Man, I love me some Madonna, but her endorsement of President Obama in Washington, DC is half an illustration of why celebrities can make powerful spokesmen and half an illustration of why they are at risk of going terrifyingly off-message:
There’s the narrative she gives of of American evolution on race, which, if presented with some poetic license, fit nicely together with the on-message idea that “we are still a work in progress.” There’s her reminder of Obama’s personal evolution on gay rights, a well-tailored shout-out to the target audience they care.

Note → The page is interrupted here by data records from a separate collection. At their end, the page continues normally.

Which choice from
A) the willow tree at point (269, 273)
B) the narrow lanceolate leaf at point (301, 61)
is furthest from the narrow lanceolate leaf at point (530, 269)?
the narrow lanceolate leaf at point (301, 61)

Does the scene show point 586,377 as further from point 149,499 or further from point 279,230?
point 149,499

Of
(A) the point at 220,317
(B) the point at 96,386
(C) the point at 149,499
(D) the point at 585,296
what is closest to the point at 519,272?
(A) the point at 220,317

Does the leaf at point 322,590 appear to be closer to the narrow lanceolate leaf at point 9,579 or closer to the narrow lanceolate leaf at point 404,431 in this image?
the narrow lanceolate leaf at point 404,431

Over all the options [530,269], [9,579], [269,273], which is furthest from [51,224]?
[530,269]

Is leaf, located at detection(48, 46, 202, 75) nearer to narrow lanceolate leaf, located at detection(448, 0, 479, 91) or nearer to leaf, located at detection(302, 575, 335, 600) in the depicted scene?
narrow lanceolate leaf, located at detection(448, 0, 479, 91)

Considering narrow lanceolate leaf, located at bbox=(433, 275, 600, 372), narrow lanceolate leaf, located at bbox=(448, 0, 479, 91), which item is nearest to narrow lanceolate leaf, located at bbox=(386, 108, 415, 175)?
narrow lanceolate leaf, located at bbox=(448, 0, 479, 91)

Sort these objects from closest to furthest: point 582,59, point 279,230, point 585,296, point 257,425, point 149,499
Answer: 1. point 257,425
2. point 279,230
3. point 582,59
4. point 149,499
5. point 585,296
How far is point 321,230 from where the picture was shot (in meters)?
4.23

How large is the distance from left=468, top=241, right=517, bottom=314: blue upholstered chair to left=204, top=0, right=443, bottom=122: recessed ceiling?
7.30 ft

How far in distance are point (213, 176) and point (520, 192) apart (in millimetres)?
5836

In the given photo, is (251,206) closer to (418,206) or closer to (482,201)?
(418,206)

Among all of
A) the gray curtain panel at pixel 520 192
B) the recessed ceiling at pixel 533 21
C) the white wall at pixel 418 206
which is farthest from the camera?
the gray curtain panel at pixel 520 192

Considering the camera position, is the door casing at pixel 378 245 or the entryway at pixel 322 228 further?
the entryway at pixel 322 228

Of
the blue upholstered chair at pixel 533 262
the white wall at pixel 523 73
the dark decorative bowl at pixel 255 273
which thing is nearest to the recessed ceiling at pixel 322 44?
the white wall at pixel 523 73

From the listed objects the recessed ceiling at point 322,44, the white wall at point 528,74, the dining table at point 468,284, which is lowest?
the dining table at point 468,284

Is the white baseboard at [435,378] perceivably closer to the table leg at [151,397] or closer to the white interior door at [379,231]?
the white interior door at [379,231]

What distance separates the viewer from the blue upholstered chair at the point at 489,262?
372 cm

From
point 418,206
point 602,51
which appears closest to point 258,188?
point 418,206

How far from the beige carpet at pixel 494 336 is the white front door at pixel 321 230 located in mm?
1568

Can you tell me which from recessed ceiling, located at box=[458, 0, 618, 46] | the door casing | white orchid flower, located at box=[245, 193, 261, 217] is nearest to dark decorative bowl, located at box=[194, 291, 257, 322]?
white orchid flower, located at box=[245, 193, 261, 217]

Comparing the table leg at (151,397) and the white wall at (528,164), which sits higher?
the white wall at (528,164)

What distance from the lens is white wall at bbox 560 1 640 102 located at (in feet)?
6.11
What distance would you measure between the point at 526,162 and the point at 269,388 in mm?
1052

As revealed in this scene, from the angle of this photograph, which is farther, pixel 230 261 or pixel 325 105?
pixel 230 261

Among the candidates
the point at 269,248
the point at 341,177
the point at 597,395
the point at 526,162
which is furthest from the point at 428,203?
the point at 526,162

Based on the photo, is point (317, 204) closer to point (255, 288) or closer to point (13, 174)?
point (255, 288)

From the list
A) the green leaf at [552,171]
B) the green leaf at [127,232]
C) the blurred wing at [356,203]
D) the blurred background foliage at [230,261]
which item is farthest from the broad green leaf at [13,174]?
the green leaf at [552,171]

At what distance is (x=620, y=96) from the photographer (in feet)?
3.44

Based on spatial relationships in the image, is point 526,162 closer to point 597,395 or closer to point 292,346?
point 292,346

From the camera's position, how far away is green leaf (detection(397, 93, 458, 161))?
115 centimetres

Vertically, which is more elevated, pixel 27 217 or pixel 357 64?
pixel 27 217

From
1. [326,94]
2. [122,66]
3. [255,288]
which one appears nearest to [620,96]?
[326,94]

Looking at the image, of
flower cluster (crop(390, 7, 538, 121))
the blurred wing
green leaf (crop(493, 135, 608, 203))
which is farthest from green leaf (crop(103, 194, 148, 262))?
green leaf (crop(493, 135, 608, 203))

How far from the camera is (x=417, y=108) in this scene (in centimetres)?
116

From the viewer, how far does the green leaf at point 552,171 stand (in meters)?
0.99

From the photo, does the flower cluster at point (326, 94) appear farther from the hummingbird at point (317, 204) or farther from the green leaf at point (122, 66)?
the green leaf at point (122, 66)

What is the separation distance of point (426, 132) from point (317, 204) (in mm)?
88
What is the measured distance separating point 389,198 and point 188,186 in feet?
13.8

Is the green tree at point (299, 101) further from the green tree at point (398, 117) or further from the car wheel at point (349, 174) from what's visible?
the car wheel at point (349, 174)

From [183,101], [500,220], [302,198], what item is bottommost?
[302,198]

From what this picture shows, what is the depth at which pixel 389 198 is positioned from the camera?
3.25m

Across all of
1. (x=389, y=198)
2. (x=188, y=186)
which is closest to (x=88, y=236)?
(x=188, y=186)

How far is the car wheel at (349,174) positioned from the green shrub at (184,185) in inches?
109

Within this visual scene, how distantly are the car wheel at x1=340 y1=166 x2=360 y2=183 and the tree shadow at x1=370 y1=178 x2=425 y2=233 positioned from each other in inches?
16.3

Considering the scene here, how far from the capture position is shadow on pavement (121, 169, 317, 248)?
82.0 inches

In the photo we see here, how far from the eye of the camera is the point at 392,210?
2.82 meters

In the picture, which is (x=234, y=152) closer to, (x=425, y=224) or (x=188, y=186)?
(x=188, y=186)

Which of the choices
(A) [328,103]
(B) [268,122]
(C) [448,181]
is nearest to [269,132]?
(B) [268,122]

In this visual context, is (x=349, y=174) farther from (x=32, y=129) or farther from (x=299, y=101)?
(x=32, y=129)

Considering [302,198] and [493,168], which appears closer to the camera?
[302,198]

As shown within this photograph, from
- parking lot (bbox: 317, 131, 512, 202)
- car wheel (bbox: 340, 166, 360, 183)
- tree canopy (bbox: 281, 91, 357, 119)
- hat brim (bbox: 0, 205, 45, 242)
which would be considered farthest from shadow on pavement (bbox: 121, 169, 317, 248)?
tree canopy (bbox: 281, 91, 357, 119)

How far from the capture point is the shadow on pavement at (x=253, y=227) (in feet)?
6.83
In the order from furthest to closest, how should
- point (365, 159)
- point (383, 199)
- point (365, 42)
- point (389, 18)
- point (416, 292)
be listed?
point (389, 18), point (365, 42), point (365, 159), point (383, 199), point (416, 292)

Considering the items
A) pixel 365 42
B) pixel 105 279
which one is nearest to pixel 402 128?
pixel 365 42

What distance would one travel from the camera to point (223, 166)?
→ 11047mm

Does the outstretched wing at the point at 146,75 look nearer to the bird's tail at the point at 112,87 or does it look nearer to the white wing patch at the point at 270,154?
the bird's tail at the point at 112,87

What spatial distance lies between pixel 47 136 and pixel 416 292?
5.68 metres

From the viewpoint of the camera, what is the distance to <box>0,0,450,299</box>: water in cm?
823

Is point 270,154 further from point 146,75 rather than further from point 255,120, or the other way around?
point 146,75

And then, there’s the cheery reminder that it’s awesome that Obama is black…and Muslim. Which she means in a completely enthusiastic, affirming way. And to a certain extent, I’m with FX late-night host W. Kamau Bell: if the United States was in a place where we could elect a Muslim person president, no matter their race, it would be a sign of our improved national mental health. But Madonna’s apparently in enough of a bubble to not be aware that President Obama is not Muslim, and the accusation that he is secretly Muslim has been one of the most pernicious lies told about him in an attempt to emphasize his foreignness. It’s a striking reminder of how isolated the most famous people in the world are from the news cycle and from the rest of us, and of how their celebrity can ricochet off in directions they don’t intend, like light off a mirror that can blind and confound as easily as it can illuminate.